取り組む課題:
1. この映画評によると、ティナはどのような仕事に就いていますか。
2. 映画評のうち「ティナは、羞恥心・罪悪感等の」で始まり「するラストに打ちのめされる。」まで続く部分を、「ゲストハウス」を「離れ」に置き換えて書き直してください。
3. この映画評の最後の文に続けて、その先を書き進めてください。

冒頭から、船舶が停泊する港を眺める、主人公の風貌がショッキングである。ボサボサの髪。むくんで険しい顔に、イッてしまっているかのような目。そのまま、エクソシストの悪魔に取り憑かれた役ができそうな外見だ。原始人の風貌に、近いようにも見える。こんな人物を主人公にしている事が、本作は“普通の映画”ではない事を宣言しているかのようだ。主人公は何故か、小さな虫に感心を示す。

港の税関職員のティナ(エヴァ・メランデル)は、到着ゲートに立ち、乗客達をチェックするが、動物のように鼻を利かせているのが異様だ。ある男性の、スマホのSDカードを取り出すと男は慌てて、飲み込んで隠滅を図ろうとする。後に分かった、そのカードの中身は…。
ティナは、羞恥心・罪悪感等の感情を嗅ぎ分ける特殊な能力を持っていたのだ。呼び止められた、別の男・ヴォーレ(エーロ・ミロノフ)は、不審な箱を持っていたが、中身は昆虫の孵卵器だった。
ずっと異様さが支配しているものの、ティナはまともな仕事に就いているのであり、ボーイフレンドもいる。自分の家で一緒に暮らしている、ローランドだ。しかし肉体関係は、ティナが拒んでいるようだ。また、認知症で老人ホームで暮らす父は、娘が利用されているのではないかと心配している。
再び入国審査を受ける事になったヴォーレに、ある意外な事実が判明するが、ティナは外見的にも似た部分がある彼に惹かれ、家のゲストハウスを提供する事になる。

ティナとヴォーレの共通性の正体が、驚きだ。ティナは自らの容姿の醜さは、染色体異常のせいだと考えていたが、異常ではなく…。想像もできない展開の、着地点は…。“二つの世界”の、“ボーダー”が融解するラストに打ちのめされる。

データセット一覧
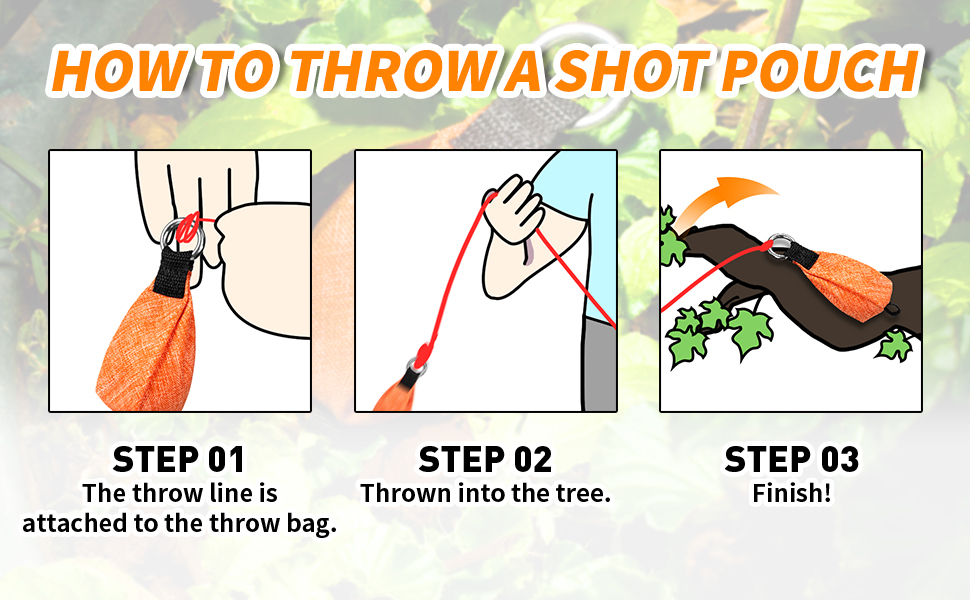 HOW TO THROW A SHOT POUCH

STEP 01
The throw line is attached to the throw bag.

STEP 02
Thrown into the tree.

STEP 03
Finish!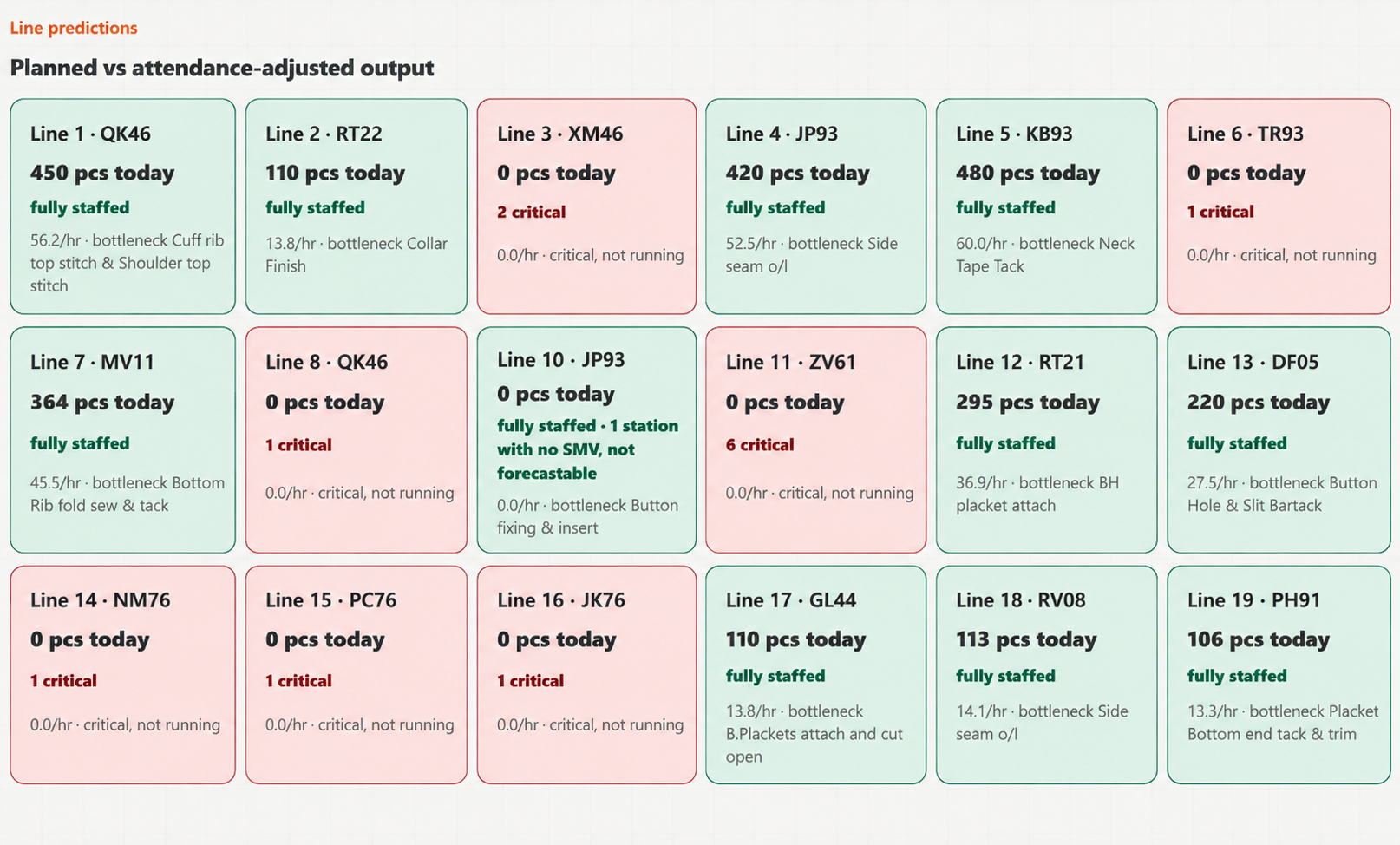 Line predictions

Planned vs attendance-adjusted output

Line 1 · QK46
450 pcs today
fully staffed
56.2/hr · bottleneck Cuff rib top stitch & Shoulder top stitch

Line 2 · RT22
110 pcs today
fully staffed
13.8/hr · bottleneck Collar Finish

Line 3 · XM46
0 pcs today
2 critical
0.0/hr · critical, not running

Line 4 · JP93
420 pcs today
fully staffed
52.5/hr · bottleneck Side seam o/l

Line 5 · KB93
480 pcs today
fully staffed
60.0/hr · bottleneck Neck Tape Tack

Line 6 · TR93
0 pcs today
1 critical
0.0/hr · critical, not running

Line 7 · MV11
364 pcs today
fully staffed
45.5/hr · bottleneck Bottom Rib fold sew & tack

Line 8 · QK46
0 pcs today
1 critical
0.0/hr · critical, not running

Line 10 · JP93
0 pcs today
fully staffed · 1 station with no SMV, not forecastable
0.0/hr · bottleneck Button fixing & insert

Line 11 · ZV61
0 pcs today
6 critical
0.0/hr · critical, not running

Line 12 · RT21
295 pcs today
fully staffed
36.9/hr · bottleneck BH placket attach

Line 13 · DF05
220 pcs today
fully staffed
27.5/hr · bottleneck Button Hole & Slit Bartack

Line 14 · NM76
0 pcs today
1 critical
0.0/hr · critical, not running

Line 15 · PC76
0 pcs today
1 critical
0.0/hr · critical, not running

Line 16 · JK76
0 pcs today
1 critical
0.0/hr · critical, not running

Line 17 · GL44
110 pcs today
fully staffed
13.8/hr · bottleneck B.Plackets attach and cut open

Line 18 · RV08
113 pcs today
fully staffed
14.1/hr · bottleneck Side seam o/l

Line 19 · PH91
106 pcs today
fully staffed
13.3/hr · bottleneck Placket Bottom end tack & trim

演習の結果:
1. 港の税関職員です。

2.
ティナは、羞恥心・罪悪感等の感情を嗅ぎ分ける特殊な能力を持っていたのだ。呼び止められた、別の男・ヴォーレ(エーロ・ミロノフ)は、不審な箱を持っていたが、中身は昆虫の孵卵器だった。
ずっと異様さが支配しているものの、ティナはまともな仕事に就いているのであり、ボーイフレンドもいる。自分の家で一緒に暮らしている、ローランドだ。しかし肉体関係は、ティナが拒んでいるようだ。また、認知症で老人ホームで暮らす父は、娘が利用されているのではないかと心配している。
再び入国審査を受ける事になったヴォーレに、ある意外な事実が判明するが、ティナは外見的にも似た部分がある彼に惹かれ、家の離れを提供する事になる。

ティナとヴォーレの共通性の正体が、驚きだ。ティナは自らの容姿の醜さは、染色体異常のせいだと考えていたが、異常ではなく…。想像もできない展開の、着地点は…。“二つの世界”の、“ボーダー”が融解するラストに打ちのめされる。

3.
久々に、頭を殴られたような衝撃を受ける作品だ。人間社会で異質な存在であるティナを通じて、逆に人間の異質性を突き付けてくる。
私は人間や人間社会に疑念を持たず、信じ切っている人が嫌いだ。例えば、会社で目下の人を怒鳴り散らしているような人は、人間社会やそこでの自分の地位を信じ切っているだろう。人間は愚かな生き物、或いは本作にあるように、地球を都合良く利用する“寄生虫”というような俯瞰があるならば、そんな言動は生まれない筈だ。私は人間社会に疑問を持たず、馴染んでいる人とは、関係を深めたいと思わない。私が共鳴するのは、人間社会に馴染めない異質な部分を抱えた人と、人間の異質性に意識的な人だ。本作を観に来ている人となら、友人になれるかも知れない。

本作のモチーフは、絶滅の危機に瀕する伝承の生き物だそうだが、神秘的な北欧の自然が、こんな異様なファンタジーに説得力を持たせている。長編二作目で、独創的な作品世界を構築したアリ・アッバシ監督が、今後どんな次元に到達するのか注目したい。